** start Provided entries **
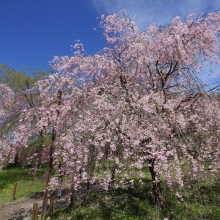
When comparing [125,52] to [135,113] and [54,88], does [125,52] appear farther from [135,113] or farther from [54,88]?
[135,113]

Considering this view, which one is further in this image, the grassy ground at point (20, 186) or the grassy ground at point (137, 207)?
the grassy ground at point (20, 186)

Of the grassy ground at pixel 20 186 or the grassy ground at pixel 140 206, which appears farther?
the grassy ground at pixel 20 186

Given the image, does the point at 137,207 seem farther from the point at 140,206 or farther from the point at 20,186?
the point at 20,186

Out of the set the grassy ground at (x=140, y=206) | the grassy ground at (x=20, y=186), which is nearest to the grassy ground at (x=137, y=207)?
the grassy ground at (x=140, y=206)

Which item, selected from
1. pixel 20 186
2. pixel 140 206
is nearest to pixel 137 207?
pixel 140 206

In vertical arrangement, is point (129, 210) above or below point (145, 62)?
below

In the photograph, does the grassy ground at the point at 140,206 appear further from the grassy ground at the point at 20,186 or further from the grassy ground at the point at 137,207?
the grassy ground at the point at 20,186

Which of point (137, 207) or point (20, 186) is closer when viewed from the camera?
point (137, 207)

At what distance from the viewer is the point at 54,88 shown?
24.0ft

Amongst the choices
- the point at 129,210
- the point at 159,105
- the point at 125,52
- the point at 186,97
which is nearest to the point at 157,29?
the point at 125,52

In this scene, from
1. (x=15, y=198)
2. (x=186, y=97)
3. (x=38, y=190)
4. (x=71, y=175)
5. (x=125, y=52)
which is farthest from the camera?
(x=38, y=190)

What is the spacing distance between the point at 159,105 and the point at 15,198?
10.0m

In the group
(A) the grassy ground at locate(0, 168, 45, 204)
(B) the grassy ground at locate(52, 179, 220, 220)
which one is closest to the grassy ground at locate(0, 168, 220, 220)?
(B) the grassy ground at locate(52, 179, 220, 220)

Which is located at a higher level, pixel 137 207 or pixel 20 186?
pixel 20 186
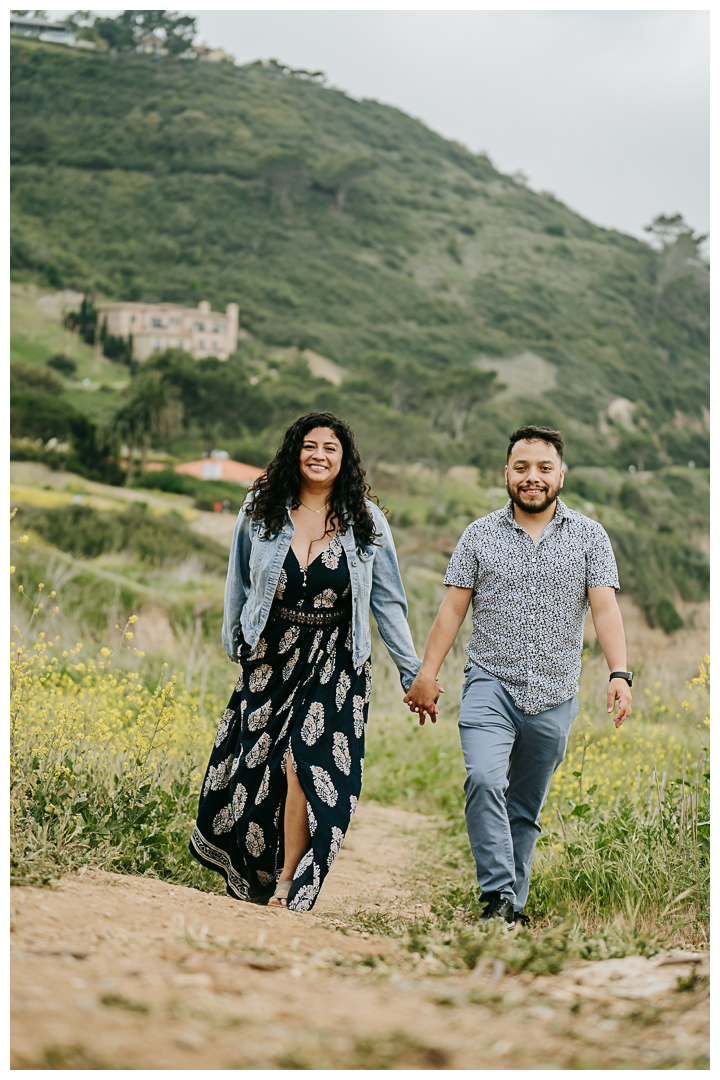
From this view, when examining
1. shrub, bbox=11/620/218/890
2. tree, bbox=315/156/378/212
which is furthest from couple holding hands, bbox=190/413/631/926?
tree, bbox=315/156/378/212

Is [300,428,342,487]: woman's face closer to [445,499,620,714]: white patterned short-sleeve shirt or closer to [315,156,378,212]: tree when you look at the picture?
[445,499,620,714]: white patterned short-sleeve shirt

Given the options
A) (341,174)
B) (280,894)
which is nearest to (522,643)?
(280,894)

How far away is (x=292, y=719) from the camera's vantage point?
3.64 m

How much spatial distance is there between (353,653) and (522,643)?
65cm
** end Provided entries **
**Problem statement**
Copy out, word for word, every line from the one containing "Is [300,428,342,487]: woman's" to the end of the data, including that first line.

**Written answer**
Is [300,428,342,487]: woman's face closer to [445,499,620,714]: white patterned short-sleeve shirt or closer to [315,156,378,212]: tree when you look at the picture?
[445,499,620,714]: white patterned short-sleeve shirt

Given the options
A) (341,174)
B) (280,894)
which is nearest to (522,643)?
(280,894)

How far away is (x=292, y=719) from the camera's vantage point?
3.64 m

How much spatial distance is there between (353,653) and (522,643)?
65cm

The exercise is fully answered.